EXCERPT TO READ
MICRESS Forum

Greetings,

I hope you are doing great!

This is my first post in here. I am a new user of the software, and I´ve trying to run some simulations regarding the solidification behaviour of austenitic stainless steels in the LPBF process. I firstly wanted to start off with simple simulations in the equilibrium conditions. I did two simulations, first one, I only added three elements FE CR Ni, expecting a primary ferritic solidification into a solid state reaction resulting in austenite formation.
The dendritic growth seemed to be okay for the first simulation, I used one of the examples and did some adjustemnts until it looked acceptable. However, when I used the same driving file for the second simulation where I only added some more elements MO MN SI, the dendritic growth looked very strange as you can see the difference down below.
I tried changing some parameters one at a time such as the interfacial energy between phases 0 and 1, min. undercooling, time scale, diffusion intervals, etc.. but I have not really been able to solve it.

Given my limited experience using the software and in materials science generally, I would greatly appreciate your help in my endeavour!

The driving files are also attached here: 1st simulation (Test_FeCrNi), 2nd (AISI 316 L) Thanks in advance and best regards,
Taha

Dear Taha,

Welcome to the MICRESS forum!

STATED EXERCISE
Change "time scale" to "time step" in the MICRESS forum thread, copying it from the words "I tried changing" through "to solve it.". The entries are not needed for this work.

SUPPLIED ENTRIES
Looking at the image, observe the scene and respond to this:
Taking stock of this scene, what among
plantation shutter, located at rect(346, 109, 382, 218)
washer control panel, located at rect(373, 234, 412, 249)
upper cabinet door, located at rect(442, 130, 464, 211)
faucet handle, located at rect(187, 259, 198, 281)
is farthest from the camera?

TASK RESULT
I tried changing some parameters one at a time such as the interfacial energy between phases 0 and 1, min. undercooling, time step, diffusion intervals, etc.. but I have not really been able to solve it.